The wrinkle here is that the tracked card doesn't actually have to move while it is being tracked. If it's not where the ability expects to be, for any reason, at any point, the ability loses track. The classic example is when a card is played from the trash. The card's own play ability expects it to be in play. Since it's not, it loses track of the card from the moment it starts tracking it. But it doesn't technically "lose" track, since it never got track in the first place!
And this is actually an important use of the lose-track rule now, since we have Necromancer, Captain, new BoM, new Overlord and new Inheritance (in addtion to TR variants playing a card that trashed itself or moved itself somewhere else).

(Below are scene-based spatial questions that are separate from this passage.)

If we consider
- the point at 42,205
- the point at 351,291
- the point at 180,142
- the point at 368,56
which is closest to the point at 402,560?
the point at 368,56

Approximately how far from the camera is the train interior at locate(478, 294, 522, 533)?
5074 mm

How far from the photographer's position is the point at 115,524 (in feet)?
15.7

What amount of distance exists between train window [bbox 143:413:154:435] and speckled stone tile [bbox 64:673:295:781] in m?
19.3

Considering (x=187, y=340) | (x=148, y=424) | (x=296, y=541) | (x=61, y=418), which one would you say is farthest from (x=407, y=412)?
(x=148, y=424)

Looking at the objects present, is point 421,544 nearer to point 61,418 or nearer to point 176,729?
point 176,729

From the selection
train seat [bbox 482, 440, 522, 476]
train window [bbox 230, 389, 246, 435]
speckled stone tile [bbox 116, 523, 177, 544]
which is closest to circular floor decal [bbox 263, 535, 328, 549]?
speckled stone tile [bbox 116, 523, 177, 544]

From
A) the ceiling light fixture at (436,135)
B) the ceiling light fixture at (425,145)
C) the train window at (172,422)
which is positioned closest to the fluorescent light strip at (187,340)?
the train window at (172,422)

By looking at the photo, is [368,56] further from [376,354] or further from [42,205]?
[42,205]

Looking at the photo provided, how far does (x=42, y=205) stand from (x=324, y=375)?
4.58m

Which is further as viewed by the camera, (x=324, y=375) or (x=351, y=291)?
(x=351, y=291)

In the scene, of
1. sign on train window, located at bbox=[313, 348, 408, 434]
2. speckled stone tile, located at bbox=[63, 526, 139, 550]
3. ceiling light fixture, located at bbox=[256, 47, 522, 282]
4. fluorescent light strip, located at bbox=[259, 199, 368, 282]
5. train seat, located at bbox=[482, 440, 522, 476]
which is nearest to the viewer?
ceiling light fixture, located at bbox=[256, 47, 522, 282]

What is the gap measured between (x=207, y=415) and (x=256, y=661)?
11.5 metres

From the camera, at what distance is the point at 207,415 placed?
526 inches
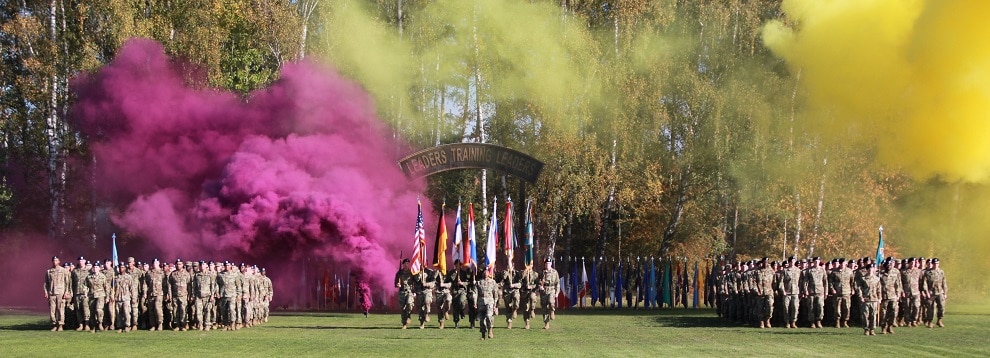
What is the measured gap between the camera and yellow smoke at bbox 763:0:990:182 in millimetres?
33938

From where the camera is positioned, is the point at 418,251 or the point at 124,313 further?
the point at 418,251

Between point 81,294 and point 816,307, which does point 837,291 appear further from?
point 81,294

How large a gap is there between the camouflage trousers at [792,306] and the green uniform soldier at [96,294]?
1556 centimetres

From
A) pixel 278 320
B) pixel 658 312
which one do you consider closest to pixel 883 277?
pixel 658 312

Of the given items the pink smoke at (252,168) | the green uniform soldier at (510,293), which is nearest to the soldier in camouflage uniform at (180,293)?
the green uniform soldier at (510,293)

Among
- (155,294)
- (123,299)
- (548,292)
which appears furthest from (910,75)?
(123,299)

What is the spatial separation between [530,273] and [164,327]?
346 inches

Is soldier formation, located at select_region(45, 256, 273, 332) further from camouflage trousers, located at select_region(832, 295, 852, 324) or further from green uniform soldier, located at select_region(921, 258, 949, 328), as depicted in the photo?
green uniform soldier, located at select_region(921, 258, 949, 328)

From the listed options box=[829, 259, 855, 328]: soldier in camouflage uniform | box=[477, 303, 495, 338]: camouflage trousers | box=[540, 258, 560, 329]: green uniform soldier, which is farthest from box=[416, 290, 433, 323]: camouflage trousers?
box=[829, 259, 855, 328]: soldier in camouflage uniform

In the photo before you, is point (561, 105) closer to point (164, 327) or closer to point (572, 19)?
point (572, 19)

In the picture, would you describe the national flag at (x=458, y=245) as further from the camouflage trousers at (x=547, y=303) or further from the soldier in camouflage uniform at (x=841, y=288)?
the soldier in camouflage uniform at (x=841, y=288)

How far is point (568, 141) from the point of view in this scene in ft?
153

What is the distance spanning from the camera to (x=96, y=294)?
96.3 feet

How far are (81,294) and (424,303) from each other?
7.89m
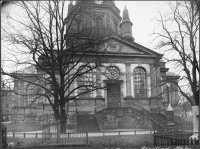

So is "stop moving" better then? For the reason I said above, I don't think so. But... at first glance you have a point that a card is lost track of because it moves, and then can't move further, so it "stops moving". However! that is, actually, often not the case at all. Let's take a closer look. Let's say Captain plays a Mining Village. The MV's play ability loses track of the MV from the start, even though it has not moved at all! We see that it's the exact same thing for the classic TR + MV. Yes, the MV was trashed earlier, but when MV is played for the second time, it loses track because it's not in play, not because it moved.
So to amend what I said above: To be last track of, the tracked card doesn't actually have to move at all. It only has to not be where the tracking ability expects it to be.